▶ _Dataset rows_
.....

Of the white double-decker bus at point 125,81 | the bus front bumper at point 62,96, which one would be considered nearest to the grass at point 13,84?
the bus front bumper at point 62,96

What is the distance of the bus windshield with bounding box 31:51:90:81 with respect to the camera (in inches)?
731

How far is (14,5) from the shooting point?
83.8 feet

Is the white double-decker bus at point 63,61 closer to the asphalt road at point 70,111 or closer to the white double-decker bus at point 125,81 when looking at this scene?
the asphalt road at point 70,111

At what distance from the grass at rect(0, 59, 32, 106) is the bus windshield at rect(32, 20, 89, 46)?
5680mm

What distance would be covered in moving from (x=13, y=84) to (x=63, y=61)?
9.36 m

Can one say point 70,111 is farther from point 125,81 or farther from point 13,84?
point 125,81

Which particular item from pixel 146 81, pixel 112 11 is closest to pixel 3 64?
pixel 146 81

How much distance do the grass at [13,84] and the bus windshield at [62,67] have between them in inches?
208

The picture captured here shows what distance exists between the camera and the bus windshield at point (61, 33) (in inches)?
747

.....

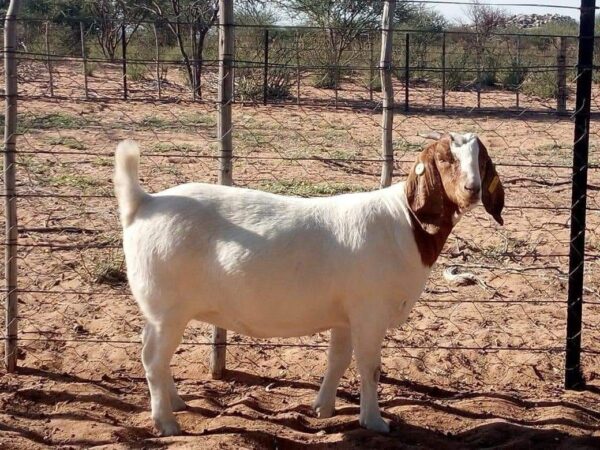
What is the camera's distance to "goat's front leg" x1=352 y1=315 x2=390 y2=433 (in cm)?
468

.....

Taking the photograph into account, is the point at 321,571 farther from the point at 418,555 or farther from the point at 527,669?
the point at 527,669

.....

Count the lines of the records above that contain the string "decker", and give only the number.

2